==== SUPPLIED DATA ====

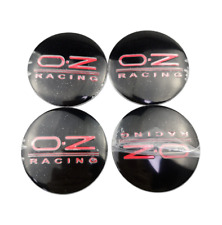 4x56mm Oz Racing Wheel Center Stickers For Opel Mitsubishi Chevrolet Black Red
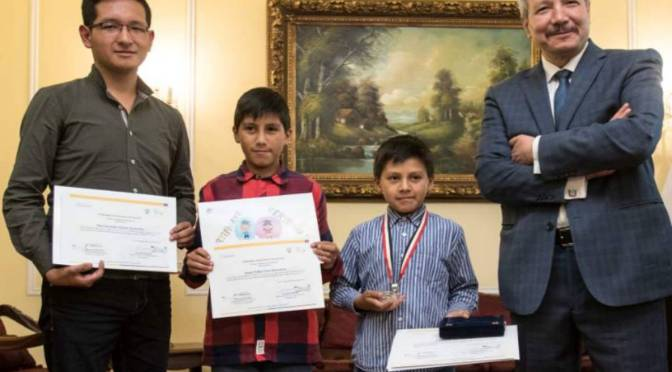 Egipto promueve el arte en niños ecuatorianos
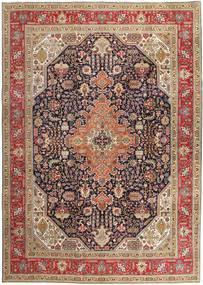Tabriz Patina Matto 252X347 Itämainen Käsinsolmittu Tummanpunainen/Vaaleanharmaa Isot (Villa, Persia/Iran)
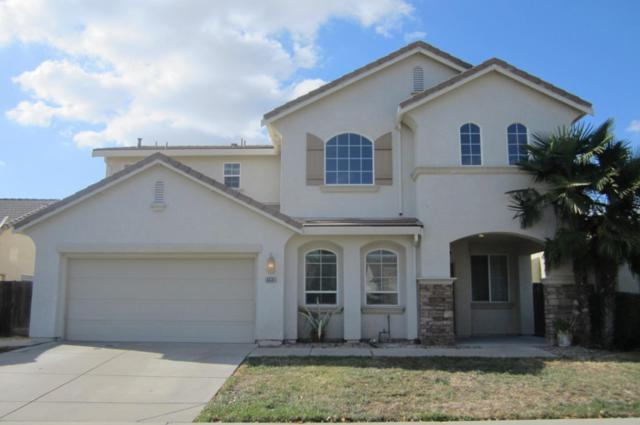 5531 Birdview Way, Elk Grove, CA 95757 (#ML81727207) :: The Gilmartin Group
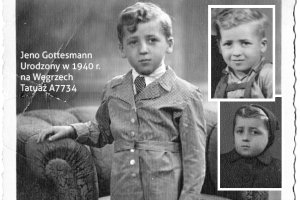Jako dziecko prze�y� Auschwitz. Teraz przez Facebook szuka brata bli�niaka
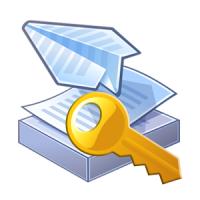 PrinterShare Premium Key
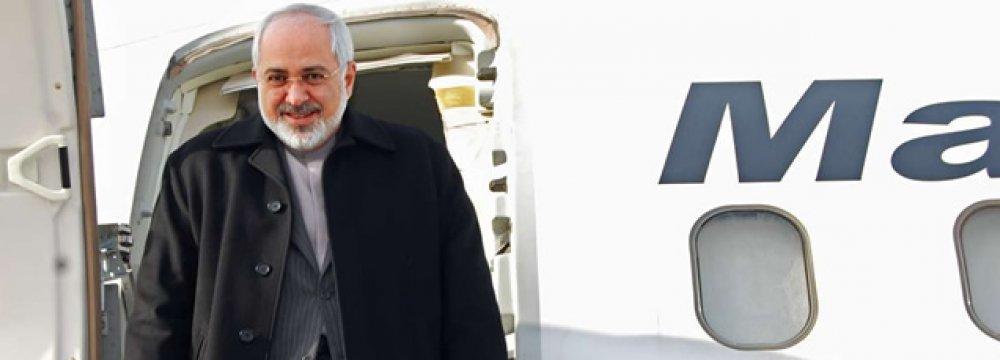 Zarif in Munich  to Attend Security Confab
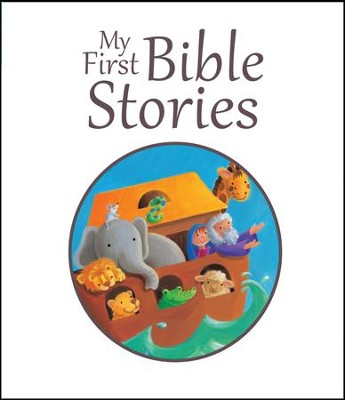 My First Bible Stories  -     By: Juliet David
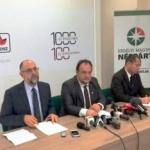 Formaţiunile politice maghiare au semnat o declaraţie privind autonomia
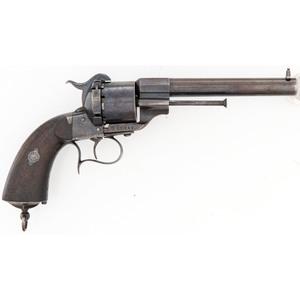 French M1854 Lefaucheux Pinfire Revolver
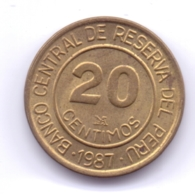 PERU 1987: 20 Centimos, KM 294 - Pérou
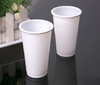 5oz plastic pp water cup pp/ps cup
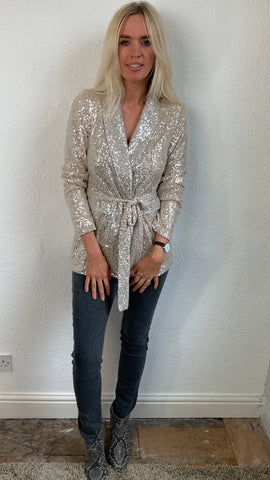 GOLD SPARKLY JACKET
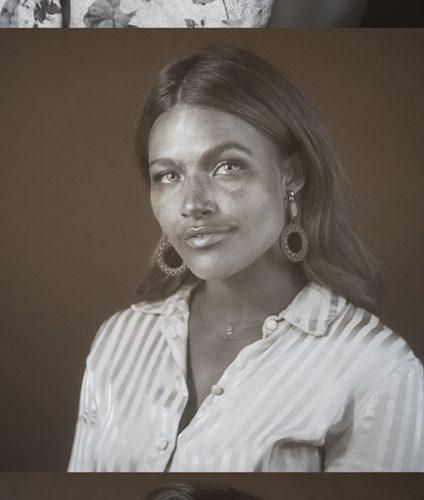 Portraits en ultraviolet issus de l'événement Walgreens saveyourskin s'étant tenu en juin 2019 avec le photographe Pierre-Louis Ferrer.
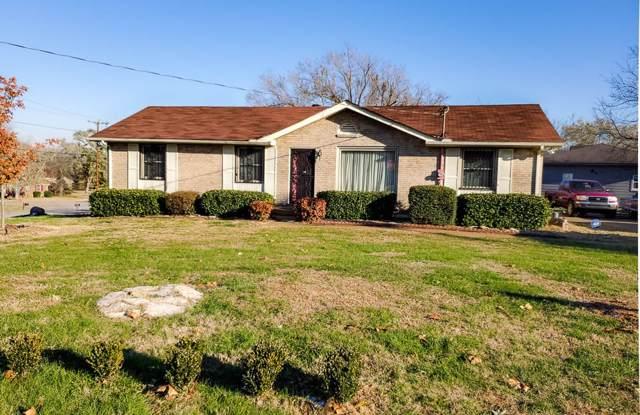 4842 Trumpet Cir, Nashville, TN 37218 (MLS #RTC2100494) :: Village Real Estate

====

**DIRECTIONS**
Without the images, output all the entries exactly as they stand.

**RESPONSE**
 4x56mm Oz Racing Wheel Center Stickers For Opel Mitsubishi Chevrolet Black Red
 Egipto promueve el arte en niños ecuatorianos
Tabriz Patina Matto 252X347 Itämainen Käsinsolmittu Tummanpunainen/Vaaleanharmaa Isot (Villa, Persia/Iran)
 5531 Birdview Way, Elk Grove, CA 95757 (#ML81727207) :: The Gilmartin Group
Jako dziecko prze�y� Auschwitz. Teraz przez Facebook szuka brata bli�niaka
 PrinterShare Premium Key
 Zarif in Munich  to Attend Security Confab
 My First Bible Stories  -     By: Juliet David
 Formaţiunile politice maghiare au semnat o declaraţie privind autonomia
 French M1854 Lefaucheux Pinfire Revolver
 PERU 1987: 20 Centimos, KM 294 - Pérou
 5oz plastic pp water cup pp/ps cup
 GOLD SPARKLY JACKET
 Portraits en ultraviolet issus de l'événement Walgreens saveyourskin s'étant tenu en juin 2019 avec le photographe Pierre-Louis Ferrer.
 4842 Trumpet Cir, Nashville, TN 37218 (MLS #RTC2100494) :: Village Real Estate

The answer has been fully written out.